Forward difference formula extrapolation

[stunner5000pt]

the forward difference formula can be expressed as
$$f'(x_{0}) = \frac{1}{h} [f(x_{0} + h) - f(x_{0})] - \frac{h}{2} f''(x_{0}) - \frac{h^2}{6} f'''(x_{0}) + O(h^3)$$

use extrapolation to derivae an O(h^3) formula for f'(x0)

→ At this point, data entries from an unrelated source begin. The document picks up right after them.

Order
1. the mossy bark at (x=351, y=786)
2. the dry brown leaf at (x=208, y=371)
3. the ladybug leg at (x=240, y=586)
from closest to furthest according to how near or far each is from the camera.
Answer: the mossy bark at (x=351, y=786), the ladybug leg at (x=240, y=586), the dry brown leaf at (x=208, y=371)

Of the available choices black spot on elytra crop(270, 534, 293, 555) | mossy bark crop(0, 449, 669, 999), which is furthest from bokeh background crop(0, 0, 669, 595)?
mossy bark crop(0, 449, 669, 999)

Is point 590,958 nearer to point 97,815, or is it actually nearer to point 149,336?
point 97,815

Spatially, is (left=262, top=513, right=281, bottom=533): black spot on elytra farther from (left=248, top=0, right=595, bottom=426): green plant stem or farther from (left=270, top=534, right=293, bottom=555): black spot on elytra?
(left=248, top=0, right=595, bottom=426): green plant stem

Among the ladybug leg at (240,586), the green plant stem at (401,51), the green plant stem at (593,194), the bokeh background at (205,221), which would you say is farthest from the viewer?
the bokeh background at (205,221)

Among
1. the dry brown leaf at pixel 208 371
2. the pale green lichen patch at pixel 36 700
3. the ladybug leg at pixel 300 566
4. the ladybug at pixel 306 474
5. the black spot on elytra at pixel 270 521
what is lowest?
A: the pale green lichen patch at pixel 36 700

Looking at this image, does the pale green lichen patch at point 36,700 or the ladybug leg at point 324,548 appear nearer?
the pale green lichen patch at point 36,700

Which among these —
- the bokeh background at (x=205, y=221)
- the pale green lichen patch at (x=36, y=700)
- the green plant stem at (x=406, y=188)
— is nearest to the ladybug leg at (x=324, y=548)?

would i be using the taylor expansion to get the answer here? I knwo this is somehow related to Richardson's extrapolation.
please help
am i going to be using something like this?
$$N_{j} (h) = N_{j-1} (h) (\frac{h}{2}) + \frac{N_{j-1}(h/2) - N_{j-1} (h)}{4^{j-1} -1}$$
but N wouldb e replaced by f?

 

[mighty2000]

Yes, you are correct. To derive an O(h^3) formula for f'(x0), you can use Richardson's extrapolation, which involves using a series of approximations with decreasing step sizes. The formula you mentioned, N_j(h) = N_{j-1}(h)(h/2) + (N_{j-1}(h/2) - N_{j-1}(h))/(4^{j-1} - 1), can be used to extrapolate the forward difference formula to a higher order of accuracy. In this case, N would be replaced by f, and h would be the step size. You can also use the Taylor expansion to derive a similar formula.